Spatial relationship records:
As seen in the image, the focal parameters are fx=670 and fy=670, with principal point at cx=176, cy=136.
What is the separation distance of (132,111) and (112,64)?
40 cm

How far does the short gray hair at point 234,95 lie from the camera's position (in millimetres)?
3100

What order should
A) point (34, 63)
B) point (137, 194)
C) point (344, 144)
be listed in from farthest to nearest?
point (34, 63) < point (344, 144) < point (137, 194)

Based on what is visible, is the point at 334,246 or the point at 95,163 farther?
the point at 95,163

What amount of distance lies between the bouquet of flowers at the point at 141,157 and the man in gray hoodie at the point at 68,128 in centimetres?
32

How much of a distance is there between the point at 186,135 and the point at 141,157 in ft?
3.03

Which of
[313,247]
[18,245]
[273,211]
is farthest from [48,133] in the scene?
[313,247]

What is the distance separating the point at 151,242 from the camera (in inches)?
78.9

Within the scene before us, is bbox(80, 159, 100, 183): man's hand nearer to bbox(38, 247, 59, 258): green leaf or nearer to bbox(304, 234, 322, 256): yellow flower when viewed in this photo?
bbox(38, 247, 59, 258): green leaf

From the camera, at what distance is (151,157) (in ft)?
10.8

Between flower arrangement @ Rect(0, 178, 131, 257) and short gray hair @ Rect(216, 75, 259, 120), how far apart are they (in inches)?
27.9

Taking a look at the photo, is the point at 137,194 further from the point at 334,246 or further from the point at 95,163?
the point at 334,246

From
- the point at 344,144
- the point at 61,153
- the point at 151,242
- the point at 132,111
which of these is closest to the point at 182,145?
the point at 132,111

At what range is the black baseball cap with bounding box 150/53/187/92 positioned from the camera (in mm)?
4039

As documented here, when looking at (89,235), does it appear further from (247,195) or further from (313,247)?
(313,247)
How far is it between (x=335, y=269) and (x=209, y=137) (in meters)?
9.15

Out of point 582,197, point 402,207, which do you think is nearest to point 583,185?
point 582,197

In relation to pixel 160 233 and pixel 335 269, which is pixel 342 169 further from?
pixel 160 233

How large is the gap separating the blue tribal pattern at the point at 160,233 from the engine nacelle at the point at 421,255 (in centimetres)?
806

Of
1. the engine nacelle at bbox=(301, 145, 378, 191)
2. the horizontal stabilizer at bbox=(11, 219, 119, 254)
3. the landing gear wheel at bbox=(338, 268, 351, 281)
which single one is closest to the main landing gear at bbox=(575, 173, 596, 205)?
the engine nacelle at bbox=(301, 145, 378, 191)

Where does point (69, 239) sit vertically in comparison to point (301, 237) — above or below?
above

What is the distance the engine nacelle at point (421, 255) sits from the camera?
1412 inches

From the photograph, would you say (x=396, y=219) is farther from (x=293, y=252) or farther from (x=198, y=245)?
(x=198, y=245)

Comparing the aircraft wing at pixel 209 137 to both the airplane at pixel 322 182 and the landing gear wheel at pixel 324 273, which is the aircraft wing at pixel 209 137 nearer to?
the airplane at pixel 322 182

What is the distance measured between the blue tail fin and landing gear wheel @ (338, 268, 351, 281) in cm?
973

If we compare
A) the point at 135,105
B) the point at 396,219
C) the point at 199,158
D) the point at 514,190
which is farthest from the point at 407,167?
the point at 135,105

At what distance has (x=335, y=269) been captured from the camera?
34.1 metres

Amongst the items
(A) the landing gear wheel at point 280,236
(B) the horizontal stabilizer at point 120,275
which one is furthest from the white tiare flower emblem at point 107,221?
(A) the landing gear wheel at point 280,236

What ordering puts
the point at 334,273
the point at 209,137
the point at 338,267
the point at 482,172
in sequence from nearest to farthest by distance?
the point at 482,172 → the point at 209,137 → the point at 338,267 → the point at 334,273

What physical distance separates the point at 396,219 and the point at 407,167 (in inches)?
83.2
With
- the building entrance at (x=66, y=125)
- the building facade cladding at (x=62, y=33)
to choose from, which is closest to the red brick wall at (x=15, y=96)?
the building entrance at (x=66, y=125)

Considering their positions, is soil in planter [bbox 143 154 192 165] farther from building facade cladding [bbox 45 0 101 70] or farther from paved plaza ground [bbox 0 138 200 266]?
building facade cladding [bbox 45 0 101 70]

Task statement:
Find the line with "What physical distance" in the listing above, then write out that line and each remaining line exactly, with no other text.

Answer to this exercise:
What physical distance separates the point at 396,219 and the point at 407,167 (in inches)?
83.2
With
- the building entrance at (x=66, y=125)
- the building facade cladding at (x=62, y=33)
to choose from, which is closest to the red brick wall at (x=15, y=96)?
the building entrance at (x=66, y=125)

Considering their positions, is soil in planter [bbox 143 154 192 165] farther from building facade cladding [bbox 45 0 101 70] or farther from paved plaza ground [bbox 0 138 200 266]?
building facade cladding [bbox 45 0 101 70]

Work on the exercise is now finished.